EXCERPT TO READ:
Garcia, co-founder of KinergyTech, a local IT company with what he characterizes as “a focus on family and community,” doesn’t see this growth slowing any time soon. He’s not alone in this assessment. Employment Department projections suggest about 2,000 jobs could be added to the sector by 2028 making it the largest driver of growth in the region.
He’s worried about the impact this growth could have on Eugene. “Coming from the bay area I don’t want to see the same traffic and smog and the overloaded infrastructure. I think we’re in a good spot right now where there’s a relationship between the community and the industry and I don’t want that to go away.”
That relationship to the community matters to Davis. Projects like the coffin are a way to stay engaged with Eugene residents who don’t get excited by programming languages and the differences between squiggly brackets and parentheses.

WHAT YOU NEED TO DO:
1. Write out the passage on Eugene's tech industry from "That relationship to" up to and including "brackets and parentheses.".
2. According to the passage on Eugene's tech industry, about how many jobs do Employment Department projections suggest could be added to the sector by 2028?
3. Supply the text that follows the final sentence of the passage on Eugene's tech industry.
The records that come next are drawn from a separate source unrelated to the passage on Eugene's tech industry.

DATA SHOWN:
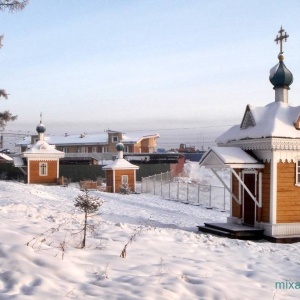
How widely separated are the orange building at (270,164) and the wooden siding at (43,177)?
2356 cm

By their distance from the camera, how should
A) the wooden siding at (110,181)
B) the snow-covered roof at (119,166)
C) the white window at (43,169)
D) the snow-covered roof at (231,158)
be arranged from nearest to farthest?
the snow-covered roof at (231,158) < the wooden siding at (110,181) < the snow-covered roof at (119,166) < the white window at (43,169)

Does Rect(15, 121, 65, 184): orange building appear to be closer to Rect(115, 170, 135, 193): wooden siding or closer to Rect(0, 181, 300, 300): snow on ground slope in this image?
Rect(115, 170, 135, 193): wooden siding

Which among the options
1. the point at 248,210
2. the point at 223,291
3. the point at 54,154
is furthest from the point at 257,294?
the point at 54,154

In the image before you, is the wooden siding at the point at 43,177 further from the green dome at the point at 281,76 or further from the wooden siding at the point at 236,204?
the green dome at the point at 281,76

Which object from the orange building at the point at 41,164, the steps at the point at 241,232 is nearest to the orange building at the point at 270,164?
the steps at the point at 241,232

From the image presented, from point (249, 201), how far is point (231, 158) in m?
1.89

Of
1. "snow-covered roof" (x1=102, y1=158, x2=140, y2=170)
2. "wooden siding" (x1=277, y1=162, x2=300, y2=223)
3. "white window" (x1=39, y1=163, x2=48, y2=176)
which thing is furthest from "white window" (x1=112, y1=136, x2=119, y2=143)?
"wooden siding" (x1=277, y1=162, x2=300, y2=223)

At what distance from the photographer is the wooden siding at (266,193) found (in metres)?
13.6

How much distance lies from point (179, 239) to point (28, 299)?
575 centimetres

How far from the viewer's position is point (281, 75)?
14.9 meters

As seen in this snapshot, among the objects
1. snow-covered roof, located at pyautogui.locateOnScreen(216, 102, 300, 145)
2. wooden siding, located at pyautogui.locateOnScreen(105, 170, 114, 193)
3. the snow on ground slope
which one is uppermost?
snow-covered roof, located at pyautogui.locateOnScreen(216, 102, 300, 145)

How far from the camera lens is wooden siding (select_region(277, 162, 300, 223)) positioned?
1349cm

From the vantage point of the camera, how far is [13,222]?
31.5ft

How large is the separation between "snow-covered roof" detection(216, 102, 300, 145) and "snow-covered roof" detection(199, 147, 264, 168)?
65 centimetres
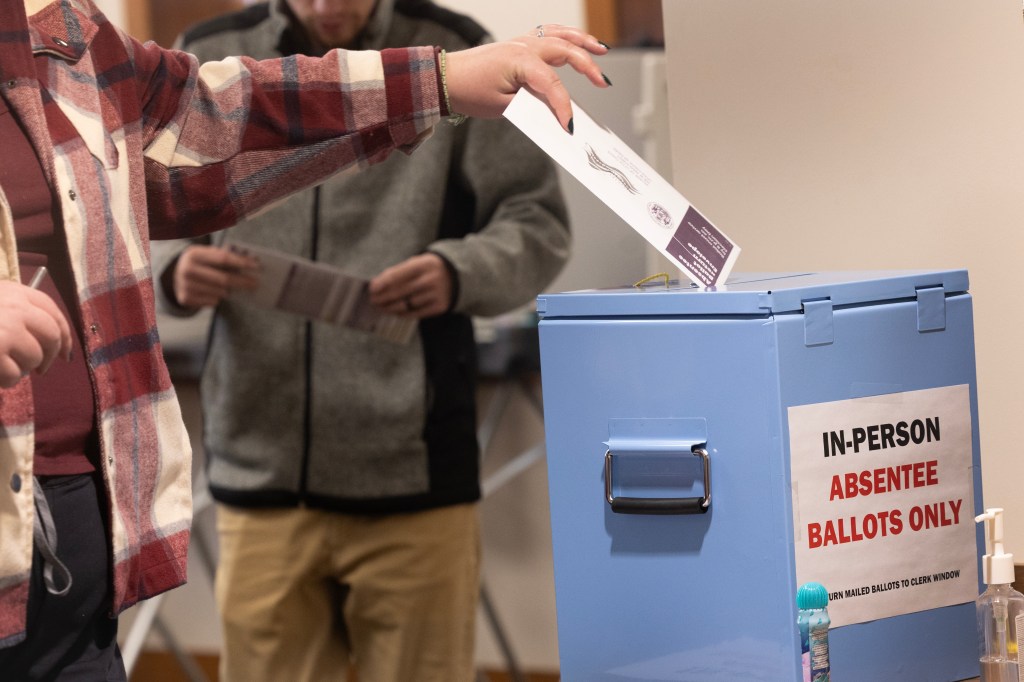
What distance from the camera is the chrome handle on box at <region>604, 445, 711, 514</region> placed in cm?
96

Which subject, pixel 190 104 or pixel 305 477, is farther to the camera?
pixel 305 477

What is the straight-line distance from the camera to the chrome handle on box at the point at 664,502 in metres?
0.96

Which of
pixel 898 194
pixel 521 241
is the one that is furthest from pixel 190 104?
A: pixel 521 241

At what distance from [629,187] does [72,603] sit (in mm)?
567

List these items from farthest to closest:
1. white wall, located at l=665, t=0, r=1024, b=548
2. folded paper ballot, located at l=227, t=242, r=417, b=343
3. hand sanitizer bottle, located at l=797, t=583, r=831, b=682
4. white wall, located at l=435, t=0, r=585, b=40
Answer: white wall, located at l=435, t=0, r=585, b=40
folded paper ballot, located at l=227, t=242, r=417, b=343
white wall, located at l=665, t=0, r=1024, b=548
hand sanitizer bottle, located at l=797, t=583, r=831, b=682

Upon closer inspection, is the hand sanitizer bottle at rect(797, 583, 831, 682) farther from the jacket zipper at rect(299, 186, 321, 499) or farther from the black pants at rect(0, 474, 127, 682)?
the jacket zipper at rect(299, 186, 321, 499)

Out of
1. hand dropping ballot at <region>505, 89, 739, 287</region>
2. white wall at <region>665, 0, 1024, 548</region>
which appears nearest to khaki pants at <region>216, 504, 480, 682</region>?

OUTPUTS BY TASK:
1.
That relationship to the community matters to Davis. Projects like the coffin are a way to stay engaged with Eugene residents who don’t get excited by programming languages and the differences between squiggly brackets and parentheses.

2. About 2,000 jobs.

3.
Davis brims with excitement for projects like King Pong –a larger than life arcade console/art installation running the classic video game Pong– and the racing coffin. Projects that combine technical know-how with artistry. But he admits that collaboration between industry and community can be challenging. “People coming from other backgrounds aren’t familiar with collaboration technology like Slack and the switchboard so coordinating can be hard.”
The Eugene Tech Switchboard, another of Davis’ creations, is a website where people can ask for or offer advice, job opportunities, code or whatever else they might need.
Getting tech workers to engage with their city hasn’t been easy either. At a recent planning meeting for an upcoming open source development conference, all but one of the participants elected to remote in despite all living in the area.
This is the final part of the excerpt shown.